PAGE TEXT Block Start

On Mon, 3 Aug 2015 15:34 +0300 george [email protected] wrote:
Abstract — Since the inception of the World Wide Web, there have always been entities wishing to track the actions, behavior and surfing habits of users, each for their own purposes. In this paper we examine the different methods by which the behavior of web users can be tracked, what this means for the privacy of users, and examine the implications that arise when mechanisms such as Tracking Cookies and server logs keep user data in centrally kept databases. Furthermore, a proposed method for efficient tracking of LAN users via tracking cookies, a web proxy and server logs analysis is modeled and studied, providing a methodology of combining known methods to provide a tool for system administration, in order to aid them with safeguarding both the actions of users but also those of commercial, educational and non-profit organizations they work for.
Keywords—cookies; internet privacy; user tracking; eavesdropping;
With the advances in the internet technologies being so rapid in the past two decades, users got drifted from a world wide web based on relative anonymity, to a web with vast privacy issues. Advertisers began using this new technology which is readily available to anyone with a computer and a phone line, and started tracking the online website users’ movements, actions and behavior.
This kind of stalking did not initially serve to identify individuals, however several tracking mechanisms were set across different types of websites, mainly by advertisers, in some cases the government, and also groups of web security attackers who wished to serve malicious content to internet users. Usually, this type of tracking makes use of existing technologies that were normally invented for different or adjacent purposes, or a combination of these technologies to track users for legitimate and illegitimate purposes.
There are different approaches to web user tracking, either for tracking a user’s behavior and actions, or to track a user for identification purposes. In the former case the tracking is usually performed by marketers, advertisers and websites wishing to serve personalized content to its users, based on their prior surfing behavior. However, personalized content usually stays within the context of a single website, or a group of websites, often known to the user. In the case of advertisers and marketers, techniques such as tracking cookies are used in order to serve personalized advertisements across a range of websites, where the website owners use a single advertising agency, or cooperating agencies in order to serve advertisements to their visitors. It is considered as a breach of the user’s privacy to track what kind of advertisements they click on, as it creates a profile of the user outlining interests or ventures they wish to keep private.
Moreover, the world wide web and other similar online services were and still are used in order to serve personalized advertisements based on the type of content the users are viewing and display content, either well meaning or of malicious nature, based on their public profile keywords and interests on several social networking sites that have emerged in the past years, or simply due to the categories of sites visited and searches performed on public web search engines.

PAGE TEXT Block End
RECORDED DATA Block Start

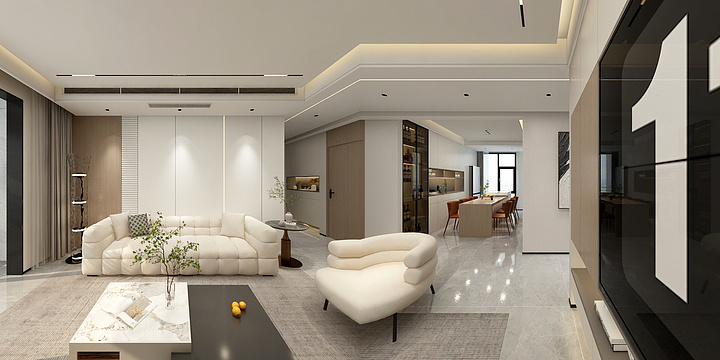 洛诚装饰-全屋定制家具-信合壹号院1#3004曹如强-装修设计方案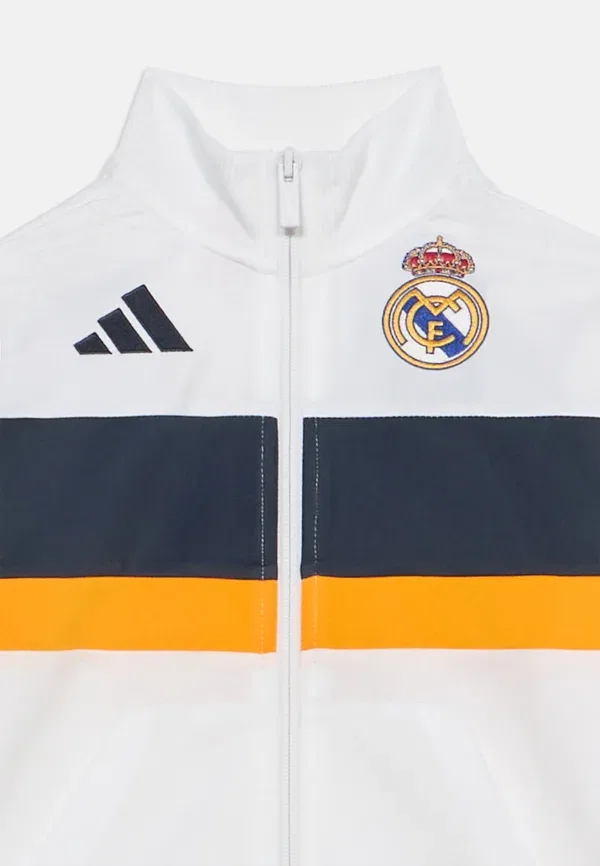 Спортивный костюм «Реал Мадрид» унисекс - клубная одежда Adidas Performance, белый — фото 4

RECORDED DATA Block End

INSTRUCTIONS FOR THE TASK:
Write the next part of the paper on web user tracking and privacy, picking up after its final sentence.

RESPONSE TO THIS TASK:
An approach which could be considered as more dangerous than the rest, as it may be used more easily for malicious purposes rather than for simply serving advertisements or personalized content, is the approach of eavesdropping. An eavesdropper can not only find out a user’s interests and surfing behavior, but potentially also identify the real identity of the user, and become privy of their private conversations in instant messaging web applications, follow their banking habits and even steal their login credentials to websites of sensitive nature such as social networking websites or payment processor services. Eavesdropping usually takes the form of Man-in-the-Middle, or Man-in-the-Browser attacks, which includes the process of packet sniffing a user’s transmitted data, and intercepting the communication between the user and a seemingly trusted source by pretending to be the source. In turn, the attacker retransmits the data to the source and back to the user, so it becomes highly difficult for a normal user to detect such malicious actions. However, eavesdropping may be performed legally withing a LAN, by a system administrator, in order to secure the interests and data of an organization from being transmitted to sources the organization does not wish their data to be released to. In the remainder of this paper we will be discussing works done by others on this field, an overview of user tracking will be laid out, different approaches to user tracking will be examined, and finally a suggested model for identification of a unique user will be proposed.
Web user tracking has not been the interest subject for advertisers and scammers, but also the center of many scientific research papers, as the mechanisms which are fabricated and used for user tracking are not only of interest but also may be used for other purposed also, such as for advancing the security of users and organizations and knowing how to defend users from fraudulent attacks such as advertisements which may track their behavior in the web and emails.
Among the earliest efforts of tracking the activity of users online, was to analyze the browser logs as seen in . In this study, the researchers analyzed the navigation patterns of users, the time they spent in different websites and any overlap they had with other users who belonged in the same study. However, what really set the bar higher up was the ability to keep logs on user behavior on the website’s web server, as observed in  and . Following up on these studies, some researchers found in  and  have taken into consideration how valuable search engines are as most internet users visit and use them, therefore performing studies on the server logs of search engines and coming up with valuable results which would not be able to be collected via browser logs or website server logs alone. One of the latest methods, proposed in , for tracking the behavior of web users, is by combing the methods of website server logs, with data provided by a cookie which is placed by websites on users’ computers.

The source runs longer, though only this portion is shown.